I have to compute from the following, its principal part of the Laurent series around $z=0$.

$$ \frac{1}{z(\exp(z)-1)^2} $$

I have trouble with computing the series of $(\exp(z)-1)^2$. I wanted to take out the $\frac{1}{z}$ and then multiply it by the series of the exp term.

Thanks already.

Answer 1

It is convenient to represent $\exp(z)-1$ using the big-O notation. \begin{align*} \exp(z)-1&=\sum_{n=1}^\infty\frac{z^n}{n!}\\ &=z+\frac{1}{2}z^2+\frac{1}{6}z^3+\frac{1}{24}z^4+O(z^5)\tag{1} \end{align*}

We obtain \begin{align*} \frac{1}{z\left(\exp(z)-1\right)^2}&=\frac{1}{z\left(z+\frac{1}{2}z^2+\frac{1}{6}z^3+\frac{1}{24}z^4+O(z^5)\right)^2}\tag{2}\\ &=\frac{1}{z\left(z^2+z^3+\frac{7}{12}z^4+\frac{1}{4}z^5+O(z^6)\right)}\tag{3}\\ &=\frac{1}{z^3}\cdot\frac{1}{1+z+\frac{7}{12}z^2+\frac{1}{4}z^3+O(z^4)}\tag{4}\\ &=\frac{1}{z^3}\sum_{n=0}^\infty(-1)^n\left(z+\frac{7}{12}z^2+\frac{1}{4}z^3+O(z^4)\right)^n\tag{5}\\ &=\frac{1}{z^3}\left(1-\left(z+\frac{7}{12}z^2+\frac{1}{4}z^3+O(z^4)\right)\right.\\ &\qquad\qquad\left.+\left(z^2+\frac{7}{6}z^3+O(z^4)\right)-\left(z^3+O(z^4)\right)+O(z^4)\right)\tag{6}\\ &=\frac{1}{z^3}\left(1-z+\frac{5}{12}z^2-\frac{1}{12}z^3+O(z^4)\right)\tag{7}\\ &=\color{blue}{\frac{1}{z^3}-\frac{1}{z^2}+\frac{5}{12z}}-\frac{1}{12}+O(z)\tag{8} \end{align*}

with the blue marked part in (8) being the principal part of $$\frac{1}{z\left(\exp(z)-1\right)^2}$$ at $z=0$.

Comment:

• In (2) we use the representation of $\exp(z)-1$ from (1).

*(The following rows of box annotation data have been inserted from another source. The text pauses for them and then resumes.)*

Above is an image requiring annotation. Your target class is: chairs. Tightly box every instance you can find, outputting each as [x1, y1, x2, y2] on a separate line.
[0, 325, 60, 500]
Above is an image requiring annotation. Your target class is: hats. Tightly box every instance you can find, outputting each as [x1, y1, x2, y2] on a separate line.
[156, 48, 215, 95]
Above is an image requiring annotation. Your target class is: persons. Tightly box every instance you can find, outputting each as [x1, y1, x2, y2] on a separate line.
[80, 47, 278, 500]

• In (3) we multiply out and collect all terms with power greater or equal $6$ in $O(z^6)$.

• In (4) we factor out $\frac{1}{z^3}$.

• In (5) we apply the geometric series expansion.

• In (6) we multiply out, write the terms for $n=0,1,2$ and $n=3$ and collect all other summands in $O(z^4)$.

• In (7) we collect the terms accordingly.

Answer 2

Hint: The calculation may be simplified if one first notices that the symmetrized generator of Bernoulli numbers, the so-called $A$-roof function $$\widehat{A}(z)~:=~\frac{z/2}{\sinh\frac{z}{2}}~=~1-\frac{z^2}{24}+ O(z^4)\tag{1}$$ is even and hence cannot have a third order term.

Then OP's function $f(z)$ satisfies

$$ z^3f(z)~=~\frac{z^2}{(e^z-1)^2}~=~ \widehat{A}(z)^2e^{-z}$$ $$~=~\left(1-\frac{z^2}{12}+ O(z^4) \right)\left(1-z+\frac{z^2}{2}-\frac{z^3}{6} + O(z^4) \right) $$ $$~=~\left(1-z+\frac{5z^2}{12}-\frac{z^3}{12} + O(z^4) \right),$$

from which the principal part of the Laurent series can be directly read off.